● **Stated problem**
Please copy each of the items below word for word, keeping every line as it appears.

## BEGIN Exercise inputs

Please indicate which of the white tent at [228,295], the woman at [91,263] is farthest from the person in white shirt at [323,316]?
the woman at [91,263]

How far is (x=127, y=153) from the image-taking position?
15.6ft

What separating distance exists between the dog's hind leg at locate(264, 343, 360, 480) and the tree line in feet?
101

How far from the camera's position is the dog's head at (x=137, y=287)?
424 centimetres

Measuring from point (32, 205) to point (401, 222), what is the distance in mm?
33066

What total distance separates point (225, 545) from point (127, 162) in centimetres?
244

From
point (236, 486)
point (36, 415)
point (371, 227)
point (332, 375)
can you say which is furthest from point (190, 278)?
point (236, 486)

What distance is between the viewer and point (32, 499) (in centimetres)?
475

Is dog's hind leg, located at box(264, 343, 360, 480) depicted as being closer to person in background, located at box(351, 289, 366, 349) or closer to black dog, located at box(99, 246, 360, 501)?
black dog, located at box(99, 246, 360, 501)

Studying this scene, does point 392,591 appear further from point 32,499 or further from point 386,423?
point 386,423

## END Exercise inputs

● **Written response**
Please indicate which of the white tent at [228,295], the woman at [91,263] is farthest from the person in white shirt at [323,316]?
the woman at [91,263]

How far is (x=127, y=153) from the image-taking position?
15.6ft

What separating distance exists between the dog's hind leg at locate(264, 343, 360, 480) and the tree line in feet?
101

How far from the camera's position is the dog's head at (x=137, y=287)?
424 centimetres

Measuring from point (32, 205) to point (401, 222), what is the distance in mm?
33066

What total distance separates point (225, 545) from point (127, 162) in centimetres?
244

From
point (236, 486)
point (36, 415)
point (371, 227)
point (332, 375)
can you say which is furthest from point (190, 278)?
point (236, 486)

What distance is between the viewer and point (32, 499) (in centimetres)?
475

Is dog's hind leg, located at box(264, 343, 360, 480) depicted as being closer to person in background, located at box(351, 289, 366, 349) or closer to black dog, located at box(99, 246, 360, 501)?
black dog, located at box(99, 246, 360, 501)

Studying this scene, does point 392,591 appear further from point 32,499 or further from point 386,423?
point 386,423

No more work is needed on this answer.